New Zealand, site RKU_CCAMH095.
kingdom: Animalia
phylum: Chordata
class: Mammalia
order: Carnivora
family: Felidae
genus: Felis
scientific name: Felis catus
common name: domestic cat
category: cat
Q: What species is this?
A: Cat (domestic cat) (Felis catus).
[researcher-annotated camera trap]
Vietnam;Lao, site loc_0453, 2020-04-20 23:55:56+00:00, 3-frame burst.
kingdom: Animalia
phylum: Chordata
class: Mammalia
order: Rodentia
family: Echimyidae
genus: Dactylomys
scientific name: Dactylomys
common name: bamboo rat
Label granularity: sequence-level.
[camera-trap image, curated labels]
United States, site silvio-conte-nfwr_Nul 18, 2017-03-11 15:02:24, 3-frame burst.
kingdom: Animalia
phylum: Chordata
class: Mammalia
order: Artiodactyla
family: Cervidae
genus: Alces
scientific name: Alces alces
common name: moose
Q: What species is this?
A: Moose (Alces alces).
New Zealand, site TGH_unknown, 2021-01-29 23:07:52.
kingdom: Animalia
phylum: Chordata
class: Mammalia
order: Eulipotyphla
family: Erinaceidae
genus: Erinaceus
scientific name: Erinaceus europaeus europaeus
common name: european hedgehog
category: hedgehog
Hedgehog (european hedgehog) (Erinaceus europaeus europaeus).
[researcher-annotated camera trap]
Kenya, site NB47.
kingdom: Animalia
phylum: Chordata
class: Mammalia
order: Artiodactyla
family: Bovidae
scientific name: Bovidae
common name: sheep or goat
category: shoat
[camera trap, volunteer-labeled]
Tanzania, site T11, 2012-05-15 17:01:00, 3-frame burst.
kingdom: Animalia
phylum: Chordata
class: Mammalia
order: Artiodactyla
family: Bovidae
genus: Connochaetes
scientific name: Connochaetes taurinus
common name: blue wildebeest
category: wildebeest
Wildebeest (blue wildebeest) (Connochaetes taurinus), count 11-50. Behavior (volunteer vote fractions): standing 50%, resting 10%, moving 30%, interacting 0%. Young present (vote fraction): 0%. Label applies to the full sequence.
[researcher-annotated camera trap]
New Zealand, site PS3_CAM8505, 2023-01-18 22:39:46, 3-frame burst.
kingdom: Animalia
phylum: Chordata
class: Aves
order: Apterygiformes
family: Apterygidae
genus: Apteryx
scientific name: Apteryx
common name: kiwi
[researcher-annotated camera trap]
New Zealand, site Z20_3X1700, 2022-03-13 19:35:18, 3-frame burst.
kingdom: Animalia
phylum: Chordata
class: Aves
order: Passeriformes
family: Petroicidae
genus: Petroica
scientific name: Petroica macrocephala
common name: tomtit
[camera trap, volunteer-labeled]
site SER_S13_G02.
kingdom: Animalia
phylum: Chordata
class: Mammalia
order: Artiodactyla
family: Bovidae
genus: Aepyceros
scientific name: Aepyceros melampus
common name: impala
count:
::::
Prompt: A verbatim copy of every entry is needed.

Exercise response:
New Zealand, site RKU_CCAMH095.
kingdom: Animalia
phylum: Chordata
class: Mammalia
order: Carnivora
family: Felidae
genus: Felis
scientific name: Felis catus
common name: domestic cat
category: cat
Q: What species is this?
A: Cat (domestic cat) (Felis catus).
[researcher-annotated camera trap]
Vietnam;Lao, site loc_0453, 2020-04-20 23:55:56+00:00, 3-frame burst.
kingdom: Animalia
phylum: Chordata
class: Mammalia
order: Rodentia
family: Echimyidae
genus: Dactylomys
scientific name: Dactylomys
common name: bamboo rat
Label granularity: sequence-level.
[camera-trap image, curated labels]
United States, site silvio-conte-nfwr_Nul 18, 2017-03-11 15:02:24, 3-frame burst.
kingdom: Animalia
phylum: Chordata
class: Mammalia
order: Artiodactyla
family: Cervidae
genus: Alces
scientific name: Alces alces
common name: moose
Q: What species is this?
A: Moose (Alces alces).
New Zealand, site TGH_unknown, 2021-01-29 23:07:52.
kingdom: Animalia
phylum: Chordata
class: Mammalia
order: Eulipotyphla
family: Erinaceidae
genus: Erinaceus
scientific name: Erinaceus europaeus europaeus
common name: european hedgehog
category: hedgehog
Hedgehog (european hedgehog) (Erinaceus europaeus europaeus).
[researcher-annotated camera trap]
Kenya, site NB47.
kingdom: Animalia
phylum: Chordata
class: Mammalia
order: Artiodactyla
family: Bovidae
scientific name: Bovidae
common name: sheep or goat
category: shoat
[camera trap, volunteer-labeled]
Tanzania, site T11, 2012-05-15 17:01:00, 3-frame burst.
kingdom: Animalia
phylum: Chordata
class: Mammalia
order: Artiodactyla
family: Bovidae
genus: Connochaetes
scientific name: Connochaetes taurinus
common name: blue wildebeest
category: wildebeest
Wildebeest (blue wildebeest) (Connochaetes taurinus), count 11-50. Behavior (volunteer vote fractions): standing 50%, resting 10%, moving 30%, interacting 0%. Young present (vote fraction): 0%. Label applies to the full sequence.
[researcher-annotated camera trap]
New Zealand, site PS3_CAM8505, 2023-01-18 22:39:46, 3-frame burst.
kingdom: Animalia
phylum: Chordata
class: Aves
order: Apterygiformes
family: Apterygidae
genus: Apteryx
scientific name: Apteryx
common name: kiwi
[researcher-annotated camera trap]
New Zealand, site Z20_3X1700, 2022-03-13 19:35:18, 3-frame burst.
kingdom: Animalia
phylum: Chordata
class: Aves
order: Passeriformes
family: Petroicidae
genus: Petroica
scientific name: Petroica macrocephala
common name: tomtit
[camera trap, volunteer-labeled]
site SER_S13_G02.
kingdom: Animalia
phylum: Chordata
class: Mammalia
order: Artiodactyla
family: Bovidae
genus: Aepyceros
scientific name: Aepyceros melampus
common name: impala
count:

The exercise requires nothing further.